(Pictures with short captions)
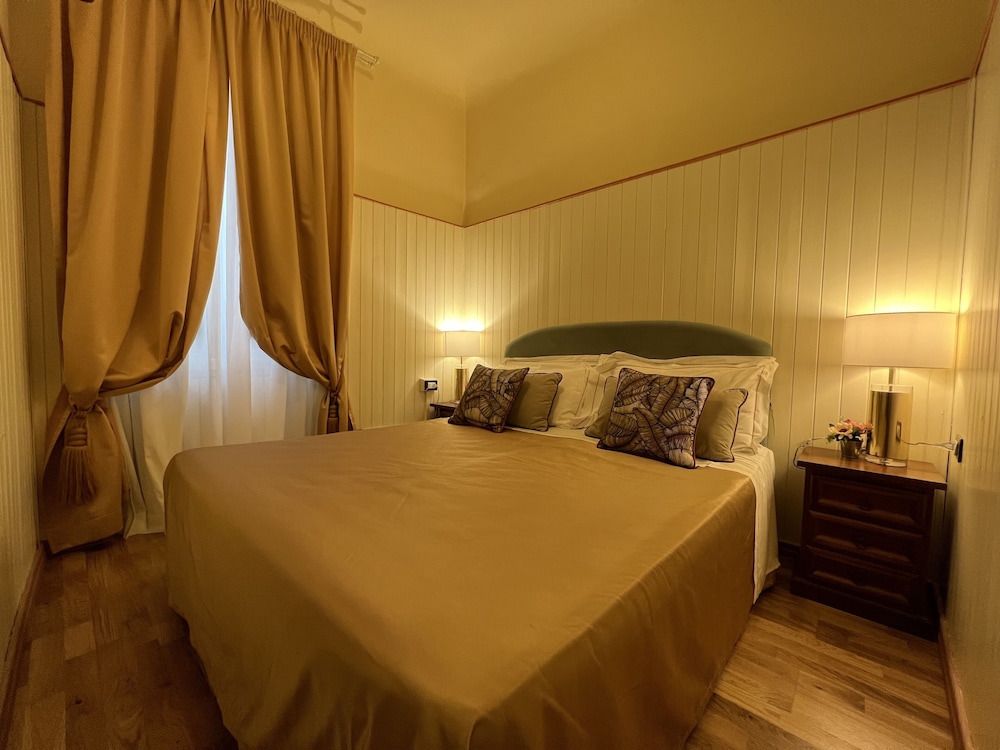 Suite Matrimoniale - Photo 1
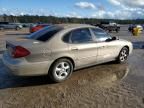 2003 Ford Taurus SES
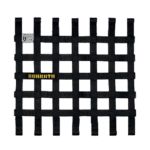 Schroth Window Net - Black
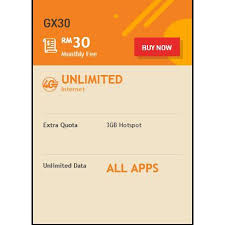 A tax of 6% needs to be added. U Mobile Unlimited Data Power Sim Shopee Malaysia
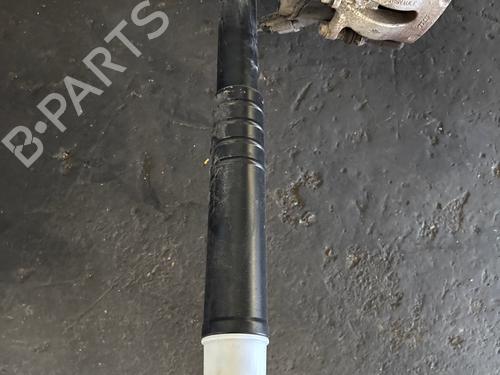 Rear axle RENAULT ZOE (BFM_) ZOE (BFMC, BFMD) | BP37865907M2 - Image 4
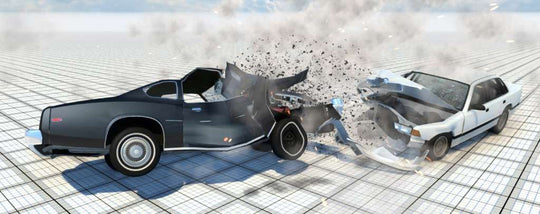 BeamNG.drive PC Steam CD Key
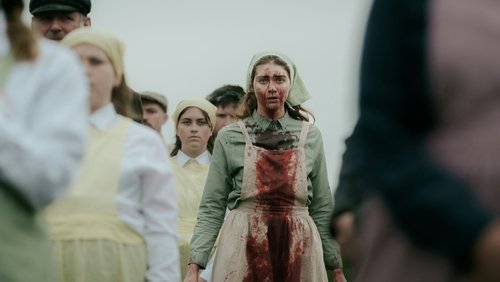 The Severed Sun (2024)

» PROBLEM REQUIREMENTS
Copy the records exactly as they appear, excluding images.

» FINISHED TASK
 Suite Matrimoniale - Photo 1
 2003 Ford Taurus SES
 Schroth Window Net - Black
 A tax of 6% needs to be added. U Mobile Unlimited Data Power Sim Shopee Malaysia
 Rear axle RENAULT ZOE (BFM_) ZOE (BFMC, BFMD) | BP37865907M2 - Image 4
 BeamNG.drive PC Steam CD Key
 The Severed Sun (2024)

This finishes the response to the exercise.